Text:
━━━━━━━━
Debenham Thouard Zadelhoff, known as DTZ, was a European joint venture originated from UK, France and the Netherlands, operating as a commercial real estate services firm.

On September 1, 2015, Cushman & Wakefield and DTZ merged.

In December 2011, the parent company DTZ Holdings was placed into administration and its business entities were sold to UGL in order to repay 77.5m of an outstanding 106m debt owed to Royal Bank of Scotland and its shareholders equity was wiped out after a deal with its majority shareholder Saint George Participations and BNP Paribas Real Estate fell through. the company was reportedly worth almost 500m around 2006. The company was in financial difficulty after a spending spree prior to financial crisis buying Rockwood in the US and retail agent Donaldsons. 

2015: On May 11, 2015, DTZ announced the purchase of Cushman and Wakefield.  When the deal closes, the expected combined employee count will be 43,000.
━━━━━━━━
Given information:
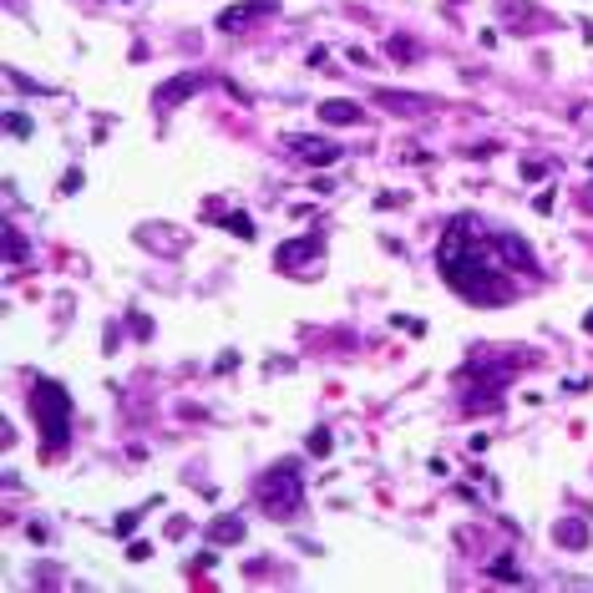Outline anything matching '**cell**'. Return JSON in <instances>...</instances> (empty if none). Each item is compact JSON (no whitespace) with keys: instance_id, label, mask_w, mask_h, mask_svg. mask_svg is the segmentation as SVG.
Listing matches in <instances>:
<instances>
[{"instance_id":"1","label":"cell","mask_w":593,"mask_h":593,"mask_svg":"<svg viewBox=\"0 0 593 593\" xmlns=\"http://www.w3.org/2000/svg\"><path fill=\"white\" fill-rule=\"evenodd\" d=\"M436 269L472 305H507L512 294H517L512 264L502 259L497 234H487L482 218H472V213H457L452 224H447L441 249H436Z\"/></svg>"},{"instance_id":"2","label":"cell","mask_w":593,"mask_h":593,"mask_svg":"<svg viewBox=\"0 0 593 593\" xmlns=\"http://www.w3.org/2000/svg\"><path fill=\"white\" fill-rule=\"evenodd\" d=\"M26 401H31V416H36L41 436H46V452L56 457L66 447V436H71V396H66V386L51 381V376H36Z\"/></svg>"},{"instance_id":"3","label":"cell","mask_w":593,"mask_h":593,"mask_svg":"<svg viewBox=\"0 0 593 593\" xmlns=\"http://www.w3.org/2000/svg\"><path fill=\"white\" fill-rule=\"evenodd\" d=\"M254 497H259V507H264L269 517H294V512L305 507V477H300V462H274V467L259 477Z\"/></svg>"},{"instance_id":"4","label":"cell","mask_w":593,"mask_h":593,"mask_svg":"<svg viewBox=\"0 0 593 593\" xmlns=\"http://www.w3.org/2000/svg\"><path fill=\"white\" fill-rule=\"evenodd\" d=\"M325 254V234H305V239H289V244H279V254H274V269L279 274H300L310 259H320Z\"/></svg>"},{"instance_id":"5","label":"cell","mask_w":593,"mask_h":593,"mask_svg":"<svg viewBox=\"0 0 593 593\" xmlns=\"http://www.w3.org/2000/svg\"><path fill=\"white\" fill-rule=\"evenodd\" d=\"M284 147L294 158H305V163H315V168H330L335 158H340V147L330 142V137H305V132H294V137H284Z\"/></svg>"},{"instance_id":"6","label":"cell","mask_w":593,"mask_h":593,"mask_svg":"<svg viewBox=\"0 0 593 593\" xmlns=\"http://www.w3.org/2000/svg\"><path fill=\"white\" fill-rule=\"evenodd\" d=\"M203 87H208L203 71H183V77H173V82H163V87H158L153 107H158V112H173L178 102H188V97H193V92H203Z\"/></svg>"},{"instance_id":"7","label":"cell","mask_w":593,"mask_h":593,"mask_svg":"<svg viewBox=\"0 0 593 593\" xmlns=\"http://www.w3.org/2000/svg\"><path fill=\"white\" fill-rule=\"evenodd\" d=\"M274 11H279V0H244V6H229L224 16H218V31H244V26L274 16Z\"/></svg>"},{"instance_id":"8","label":"cell","mask_w":593,"mask_h":593,"mask_svg":"<svg viewBox=\"0 0 593 593\" xmlns=\"http://www.w3.org/2000/svg\"><path fill=\"white\" fill-rule=\"evenodd\" d=\"M376 107H391L396 117H426L436 102H431V97H416V92H386V87H381V92H376Z\"/></svg>"},{"instance_id":"9","label":"cell","mask_w":593,"mask_h":593,"mask_svg":"<svg viewBox=\"0 0 593 593\" xmlns=\"http://www.w3.org/2000/svg\"><path fill=\"white\" fill-rule=\"evenodd\" d=\"M497 249H502V259L512 264V269H528V274H538V259H533V249L517 239V234H497Z\"/></svg>"},{"instance_id":"10","label":"cell","mask_w":593,"mask_h":593,"mask_svg":"<svg viewBox=\"0 0 593 593\" xmlns=\"http://www.w3.org/2000/svg\"><path fill=\"white\" fill-rule=\"evenodd\" d=\"M320 122H330V127H350V122H360V102L330 97V102H320Z\"/></svg>"},{"instance_id":"11","label":"cell","mask_w":593,"mask_h":593,"mask_svg":"<svg viewBox=\"0 0 593 593\" xmlns=\"http://www.w3.org/2000/svg\"><path fill=\"white\" fill-rule=\"evenodd\" d=\"M239 538H244L239 517H213V523H208V543H239Z\"/></svg>"},{"instance_id":"12","label":"cell","mask_w":593,"mask_h":593,"mask_svg":"<svg viewBox=\"0 0 593 593\" xmlns=\"http://www.w3.org/2000/svg\"><path fill=\"white\" fill-rule=\"evenodd\" d=\"M553 538H558L563 548H588V528L578 523V517H563V523L553 528Z\"/></svg>"},{"instance_id":"13","label":"cell","mask_w":593,"mask_h":593,"mask_svg":"<svg viewBox=\"0 0 593 593\" xmlns=\"http://www.w3.org/2000/svg\"><path fill=\"white\" fill-rule=\"evenodd\" d=\"M224 229L239 234V239H254V218H249V213H229V218H224Z\"/></svg>"},{"instance_id":"14","label":"cell","mask_w":593,"mask_h":593,"mask_svg":"<svg viewBox=\"0 0 593 593\" xmlns=\"http://www.w3.org/2000/svg\"><path fill=\"white\" fill-rule=\"evenodd\" d=\"M330 447H335V441H330V431L320 426V431H310V452L315 457H330Z\"/></svg>"},{"instance_id":"15","label":"cell","mask_w":593,"mask_h":593,"mask_svg":"<svg viewBox=\"0 0 593 593\" xmlns=\"http://www.w3.org/2000/svg\"><path fill=\"white\" fill-rule=\"evenodd\" d=\"M21 254H26V239H21V234H16V229H6V259H11V264H16V259H21Z\"/></svg>"},{"instance_id":"16","label":"cell","mask_w":593,"mask_h":593,"mask_svg":"<svg viewBox=\"0 0 593 593\" xmlns=\"http://www.w3.org/2000/svg\"><path fill=\"white\" fill-rule=\"evenodd\" d=\"M386 51H391L396 61H411V56H416V46H411V41H401V36H396V41H391Z\"/></svg>"},{"instance_id":"17","label":"cell","mask_w":593,"mask_h":593,"mask_svg":"<svg viewBox=\"0 0 593 593\" xmlns=\"http://www.w3.org/2000/svg\"><path fill=\"white\" fill-rule=\"evenodd\" d=\"M132 528H137V512H122L117 517V538H132Z\"/></svg>"},{"instance_id":"18","label":"cell","mask_w":593,"mask_h":593,"mask_svg":"<svg viewBox=\"0 0 593 593\" xmlns=\"http://www.w3.org/2000/svg\"><path fill=\"white\" fill-rule=\"evenodd\" d=\"M6 127H11V132H16V137H26V132H31V127H26V117H21V112H11V117H6Z\"/></svg>"},{"instance_id":"19","label":"cell","mask_w":593,"mask_h":593,"mask_svg":"<svg viewBox=\"0 0 593 593\" xmlns=\"http://www.w3.org/2000/svg\"><path fill=\"white\" fill-rule=\"evenodd\" d=\"M147 553H153V548H147V543H127V558H132V563H142Z\"/></svg>"},{"instance_id":"20","label":"cell","mask_w":593,"mask_h":593,"mask_svg":"<svg viewBox=\"0 0 593 593\" xmlns=\"http://www.w3.org/2000/svg\"><path fill=\"white\" fill-rule=\"evenodd\" d=\"M583 330H588V335H593V310H588V320H583Z\"/></svg>"},{"instance_id":"21","label":"cell","mask_w":593,"mask_h":593,"mask_svg":"<svg viewBox=\"0 0 593 593\" xmlns=\"http://www.w3.org/2000/svg\"><path fill=\"white\" fill-rule=\"evenodd\" d=\"M588 193H593V188H588ZM588 203H593V198H588Z\"/></svg>"}]
</instances>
━━━━━━━━
Task prompt:
Continue the passage above about the real estate firm DTZ, beginning right after its last sentence.

Final result:
On September 1, 2015, DTZ merged with Cushman & Wakefield. Cushman & Wakefield is among the largest commercial real estate services firms with revenue of $5 billion. The firm operates in more than 60 countries and has 50,000+ employees.

DTZ Investors now exists as an entity of Cushman & Wakefield and operates as a full service vertically integrated real estate manager managing more than $17.8 billion of property.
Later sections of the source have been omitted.